DOCUMENT EXTRACT:
━━━━━━━━━━━━━━━━

An LR circuit with a battery is connected at t=0. Which of the following quantities is not zero just after the connection?

To solve the problem, we need to analyze the behavior of an LR circuit (inductor and resistor) connected to a battery at time \( t = 0 \). We will evaluate the quantities: current, magnetic field, power delivered by the battery, and EMF induced in the inductor. ### Step-by-Step Solution: 1. **Understanding the Circuit at \( t = 0 \)**: - When the circuit is connected to the battery at \( t = 0 \), the inductor initially behaves like an open circuit. This means that no current can flow through the circuit at this instant. 2. **Current in the Circuit**: - Since the inductor acts as an open circuit at \( t = 0 \), the current \( I \) in the circuit is: \[ I = 0 \, \text{A} \] 3. **Magnetic Field in the Circuit**: - The magnetic field \( B \) generated by an inductor is directly related to the current flowing through it. The energy stored in the magnetic field is given by: \[ U = \frac{1}{2} L I^2 \] - Since \( I = 0 \), the magnetic field energy is also: \[ U = 0 \] - Therefore, the magnetic field \( B \) is also: \[ B = 0 \] 4. **Power Delivered by the Battery**: - The power \( P \) delivered by the battery can be calculated using the formula: \[ P = V \cdot I \] - Since \( I = 0 \), the power delivered is: \[ P = 0 \] 5. **EMF Induced in the Inductor**: - The induced EMF \( \mathcal{E} \) in the inductor can be calculated using the formula: \[ \mathcal{E} = -L \frac{di}{dt} \] - At \( t = 0 \), the current is changing from 0 to some value as time progresses. Therefore, \( \frac{di}{dt} \) is not zero, which means: \[ \mathcal{E} \neq 0 \] ### Conclusion: The quantity that is **not zero just after the connection** is the **EMF induced in the inductor**. All other quantities (current, magnetic field, and power delivered) are zero at \( t = 0 \). ### Summary of Results: - Current \( I = 0 \) - Magnetic Field \( B = 0 \) - Power \( P = 0 \) - EMF Induced \( \mathcal{E} \neq 0 \)

━━━━━━━━━━━━━━━━

GIVEN INFORMATION:
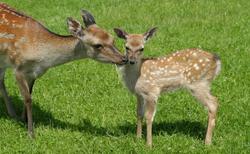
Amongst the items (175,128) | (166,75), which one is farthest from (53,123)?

━━━━━━━━━━━━━━━━

SET EXERCISE: In the LR circuit solution, how does the inductor behave at the instant the circuit is connected to the battery? The lines play no part in what follows.

COMPLETED EXERCISE: It initially behaves like an open circuit, so no current flows at that instant.